Many groups, including British Members of Parliament, museum partners, senior foreign diplomats and numerous others have toured Saadiyat’s construction sites and worker housing facilities and have praised both the quality of the conditions and the standard provided. The efforts and processes have led many to single out TDIC as a leader that has set a high benchmark for the region’s construction industry and serves as a model for improving labour conditions in the region.

To ensure compliance with the EPP [Employment Practices Policy], TDIC has retained international auditing firm PricewaterhouseCoopers (PwC) to independently monitor the works on Saadiyat throughout the year and release its findings to the public at the end of every year. These findings have helped TDIC spot issues and make modifications where needed.
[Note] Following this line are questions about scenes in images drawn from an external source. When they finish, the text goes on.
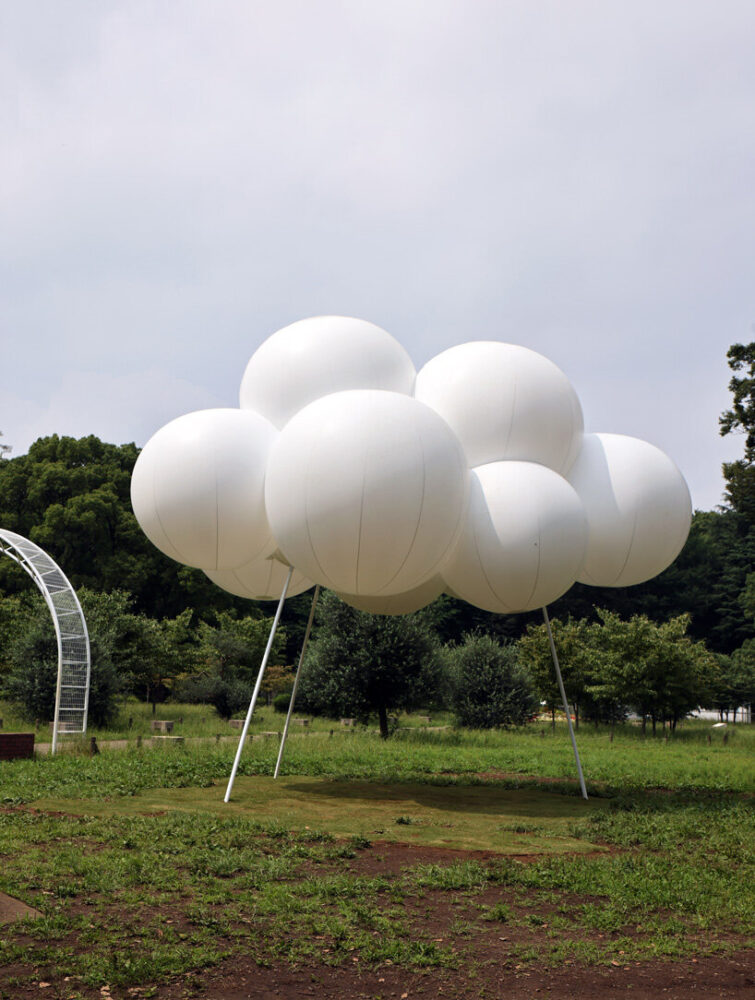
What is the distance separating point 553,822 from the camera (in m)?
12.2

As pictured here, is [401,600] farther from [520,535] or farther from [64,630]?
[64,630]

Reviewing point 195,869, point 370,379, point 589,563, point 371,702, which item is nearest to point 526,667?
point 371,702

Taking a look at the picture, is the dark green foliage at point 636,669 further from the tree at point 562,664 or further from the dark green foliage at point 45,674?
the dark green foliage at point 45,674

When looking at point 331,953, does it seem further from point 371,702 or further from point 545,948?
point 371,702

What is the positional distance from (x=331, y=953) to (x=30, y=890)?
2900 millimetres

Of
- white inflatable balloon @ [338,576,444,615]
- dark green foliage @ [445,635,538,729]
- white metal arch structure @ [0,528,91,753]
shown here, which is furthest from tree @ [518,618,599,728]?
white inflatable balloon @ [338,576,444,615]

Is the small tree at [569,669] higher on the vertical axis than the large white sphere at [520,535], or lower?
lower

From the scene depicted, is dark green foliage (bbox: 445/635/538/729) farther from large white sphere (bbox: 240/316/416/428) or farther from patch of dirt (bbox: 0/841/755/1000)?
patch of dirt (bbox: 0/841/755/1000)

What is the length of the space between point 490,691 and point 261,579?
19474mm

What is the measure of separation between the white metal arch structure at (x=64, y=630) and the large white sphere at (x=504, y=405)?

We have also taken action whenever there is a credible complaint, including evicting contractors who have flouted the EPP.

The latest PwC monitoring report, released in December 2014, was based on direct interviews with 1,050 workers, far from the anecdotal examples provided by HRW. In contrast, PwC noted significant achievements, including:

  • 100% of workers have access to their passport
  • High standard of accommodation, including the provision of food, cleaning and daily laundry services
  • The provision of medical insurance to 99% of workers
  • A well-established grievance procedure for workers and ease of lodging complaints
  • An enforced system of penalties against contractors who breach TDIC’s employment policies

TDIC has always been open to engaging in a constructive dialogue around the employment of expatriate labour around the world. TDIC will continue to work closely with its partners and make enhancements where they can be done within its capacity. TDIC is committed to making sure that high standards of worker welfare continue to be implemented on all of its work sites.

Jillian Steinhauer is a former senior editor of Hyperallergic. She writes largely about the intersection of art and politics but has also been known to write at length about cats. She won the 2014 Best...

2 replies on “Human Rights Watch Releases Damning Report on Labor Conditions in Abu Dhabi [UPDATED]”

  1. This information is really distressing. NYU, The Louvre and The Guggenheim , all wealthy institutions that wouldn’t dare allow or participate in such practices in their own countries, are taking the easy way out and abdicating their responsibility to ensure that workers who build their venues receive a fair wage and have access to fair labor practices and healthy living conditions. What kind of statement and impression does this make about Western nations to the ruined lives of those workers? Human Rights Watch should hand out flyers with the truth to these institutions’ visitors and their Boards should have to account for the travesty they are helping to perpetuate.

    1. At the end of the day, NYU, the Louvre, and the Guggenheim are corporations, and we mustn’t forget that.